Il serait injuste de jeter l’opprobre sur l’ensemble des éléments de notre force de défense. De nombreux militaires servent avec discipline, abnégation et sens du devoir. Ils méritent respect et considération. Mais le respect ne doit pas être aveugle. Car une interrogation persiste, lancinante : notre armée est-elle au service du peuple ou d’un système ? Lorsque des forces armées sont perçues comme un prolongement du pouvoir politique, la confiance se fissure. Et sans confiance, il n’y a ni cohésion nationale, ni stabilité durable.

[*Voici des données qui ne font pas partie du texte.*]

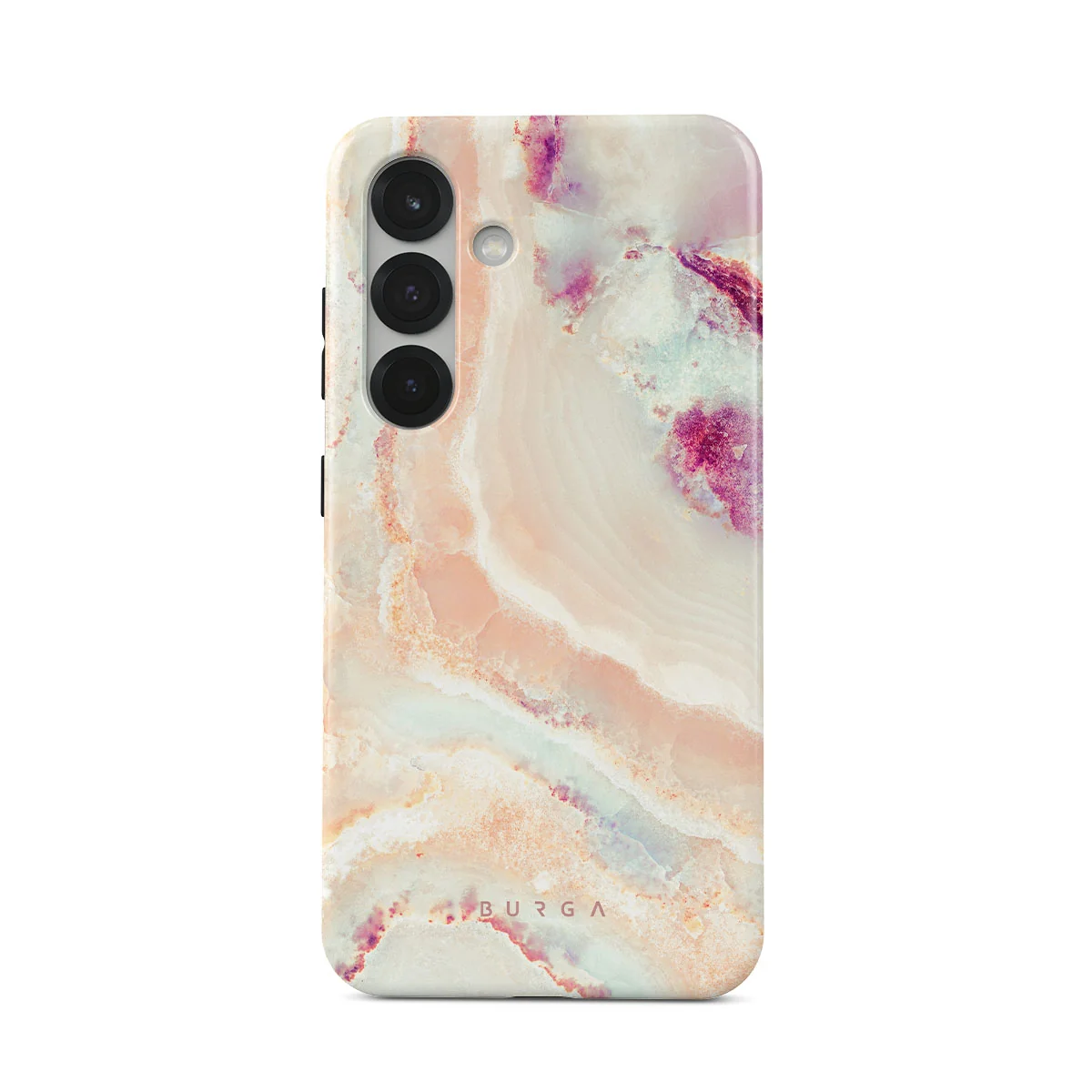 Berry Sorbet - Samsung Galaxy S25 Plus ケース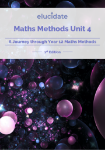 Show details for Maths Methods Units 4: A Journey through Yr 12 WACE Picture of Maths Methods Units 4: A Journey through Yr 12 WACE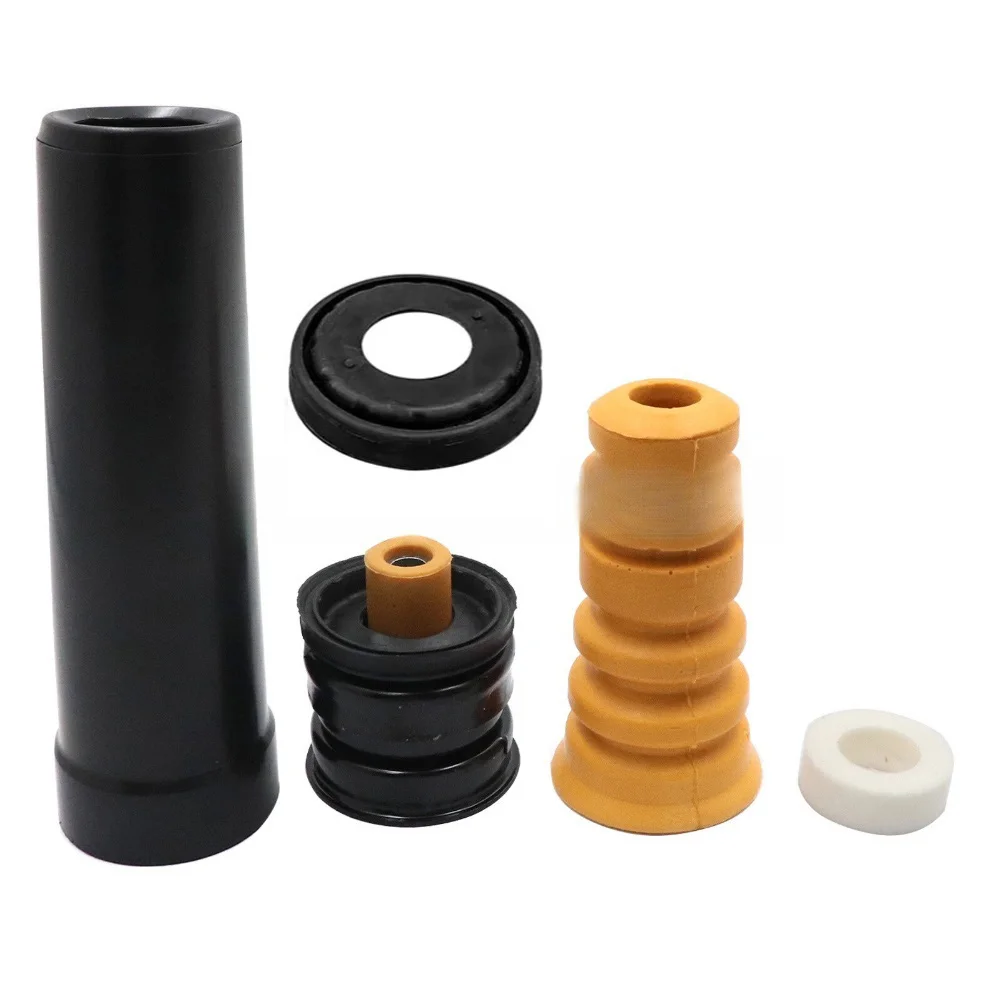 

Suspension Bushing As Shown In The Figure Rear Shock Mount Includes Mounting Components OEM 52670-T5A-J02 OEM 52633-T5A-J01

Ne pas accepter de porter le débat sur notre armée porte des risques. Je vais évoquer ici au moins quatre risques majeurs. Tout d’abord, le risque de fracture interne : une armée divisée entre loyautés personnelles et devoir républicain est une armée croyez-moi instable. Ensuite, le risque de perte de contrôle : des éléments frustrés, marginalisés ou abandonnés peuvent devenir incontrôlables. Aussi, le risque de dérive sécuritaire : une armée instrumentalisée peut être utilisée contre le peuple au lieu de le protéger. Et enfin, le risque d’effondrement institutionnel : sans une force armée crédible et républicaine, l’État lui-même vacille.

Le débat sur l’armée ne doit pas être confisqué, ni étouffé. Il concerne chaque citoyen. Il touche au cœur même de notre contrat social. Refuser de poser ces questions aujourd’hui, c’est accepter demain une armée déconnectée de la nation, vulnérable aux dérives et incapable de remplir sa mission fondamentale.

Certes, il ne suffit plus de constater. Il faut désormais avoir le courage de poser les bases d’une refondation. Mais avant les solutions, une exigence s’impose : dire la vérité. Toute la vérité. Il s’agit de reconnaître les dérives, nommer les responsabilités, refuser les silences complices, car sans lucidité, aucune réforme ne sera possible.

Dans une prochaine tribune, nous allons nous atteler sur les propositions d’une refondation de notre armée : doctrine, gouvernance, formation, contrôle démocratique, etc. Car une chose est certaine : une nation sans armée républicaine forte est une nation fragile. Mais une armée sans république est aussi un danger.